• [Your objective] Please restate the records that follow exactly, skipping their images.

"""

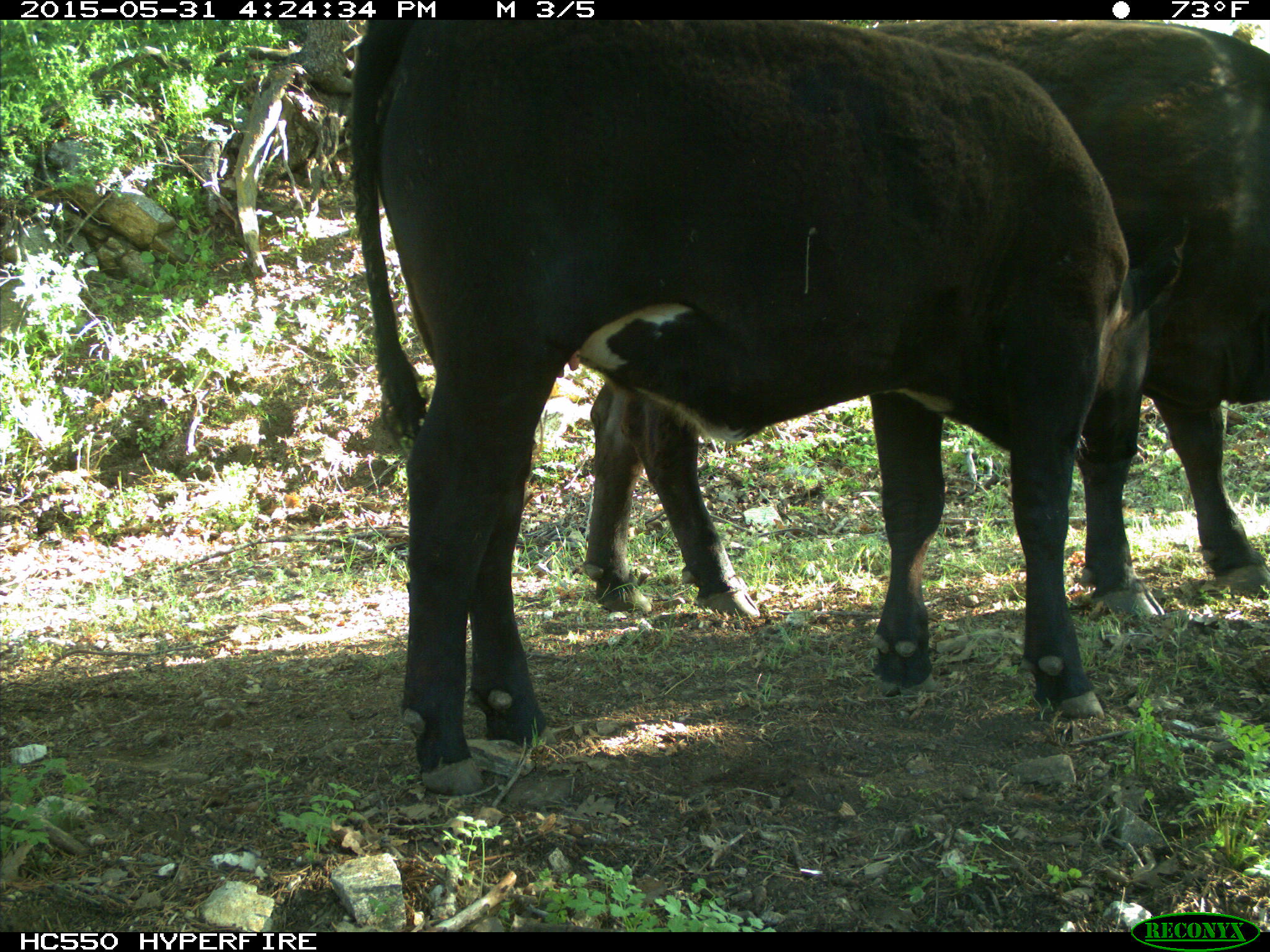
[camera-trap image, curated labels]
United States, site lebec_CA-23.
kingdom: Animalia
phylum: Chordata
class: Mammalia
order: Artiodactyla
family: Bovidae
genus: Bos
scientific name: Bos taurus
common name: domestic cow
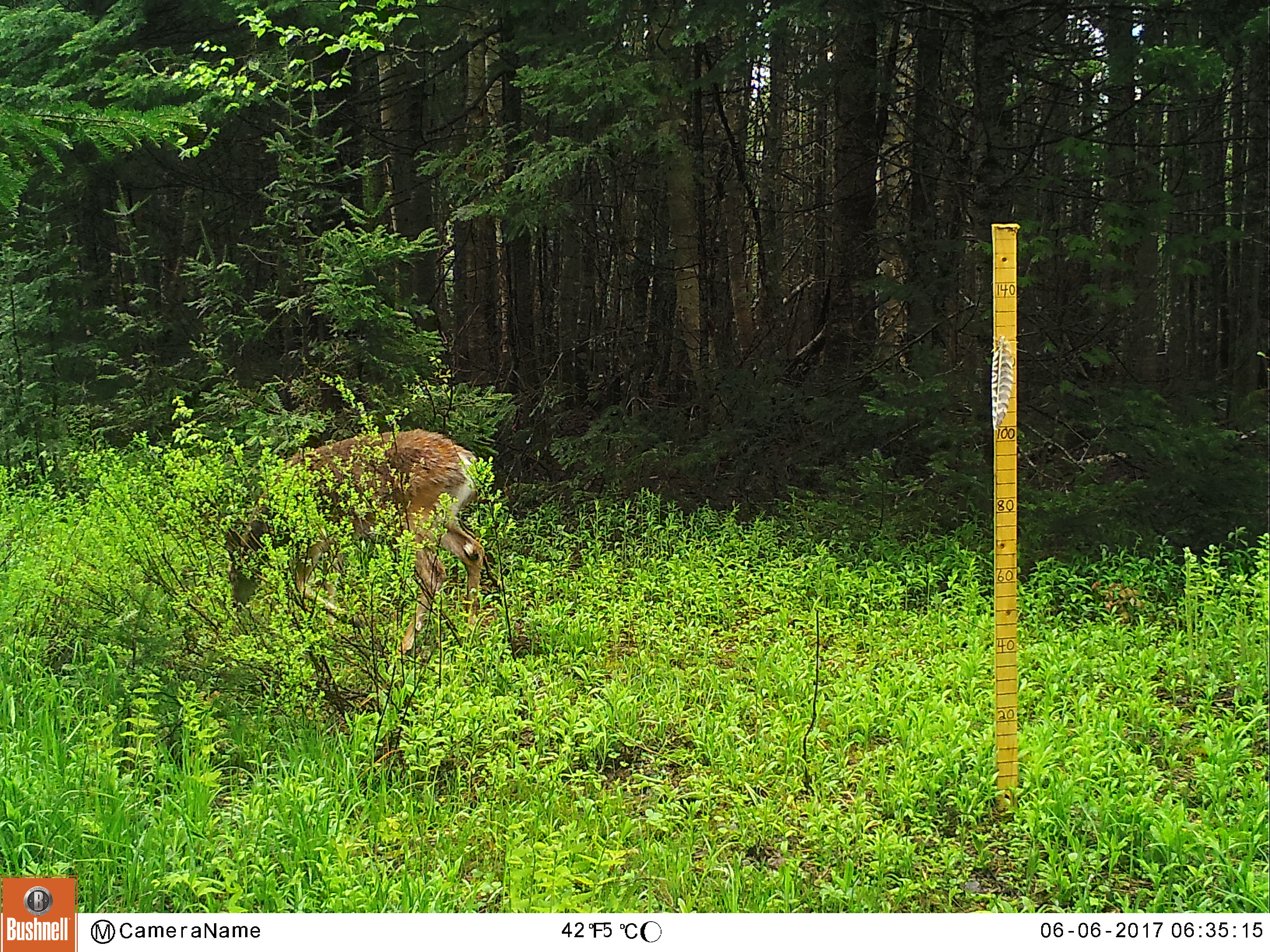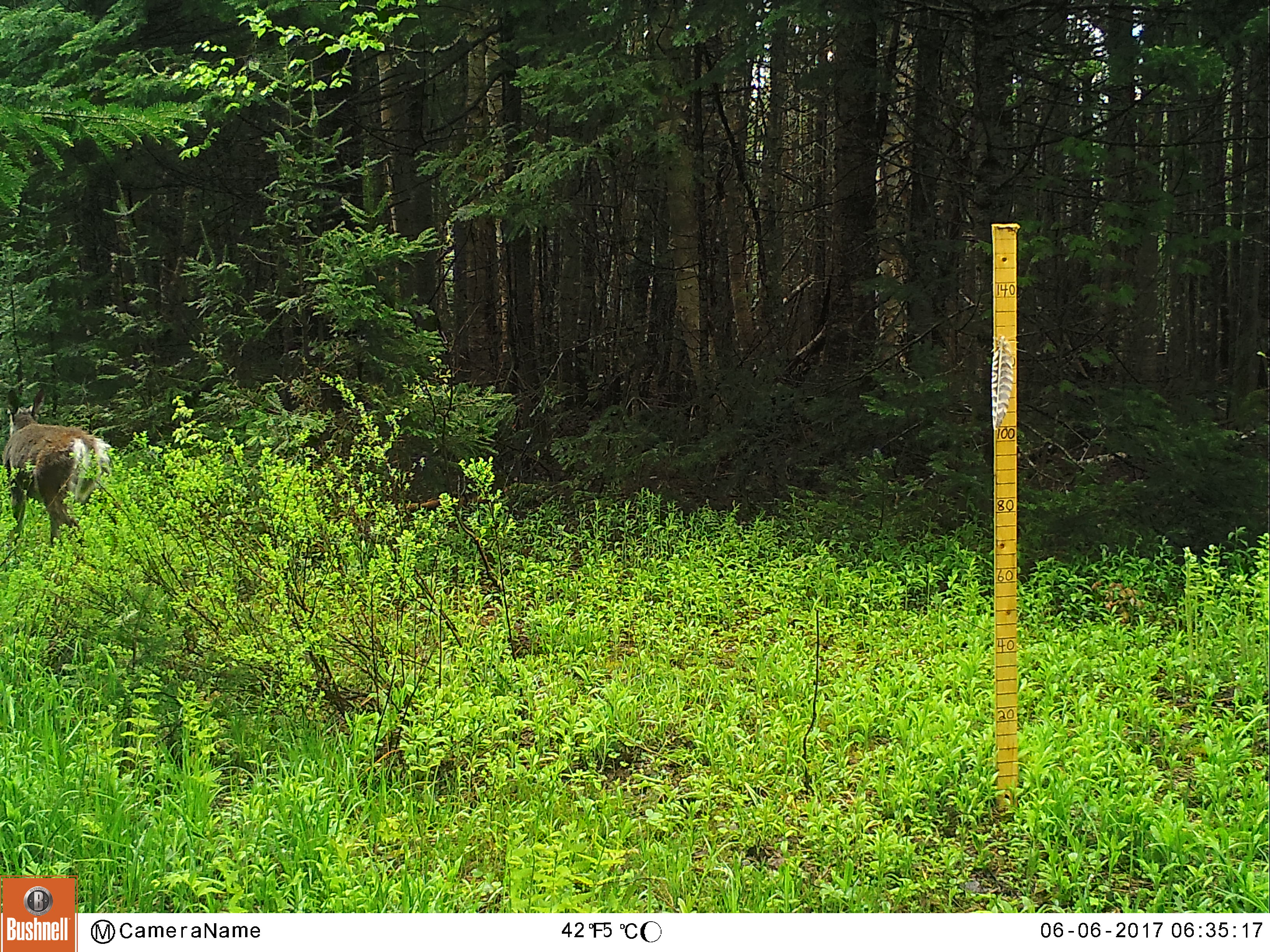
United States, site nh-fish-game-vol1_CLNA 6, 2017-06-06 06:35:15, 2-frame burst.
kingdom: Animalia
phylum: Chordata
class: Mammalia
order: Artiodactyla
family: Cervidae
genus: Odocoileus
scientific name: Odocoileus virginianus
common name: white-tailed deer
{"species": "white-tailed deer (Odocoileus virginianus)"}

"""

• [Solved exercise]
[camera-trap image, curated labels]
United States, site lebec_CA-23.
kingdom: Animalia
phylum: Chordata
class: Mammalia
order: Artiodactyla
family: Bovidae
genus: Bos
scientific name: Bos taurus
common name: domestic cow
United States, site nh-fish-game-vol1_CLNA 6, 2017-06-06 06:35:15, 2-frame burst.
kingdom: Animalia
phylum: Chordata
class: Mammalia
order: Artiodactyla
family: Cervidae
genus: Odocoileus
scientific name: Odocoileus virginianus
common name: white-tailed deer
{"species": "white-tailed deer (Odocoileus virginianus)"}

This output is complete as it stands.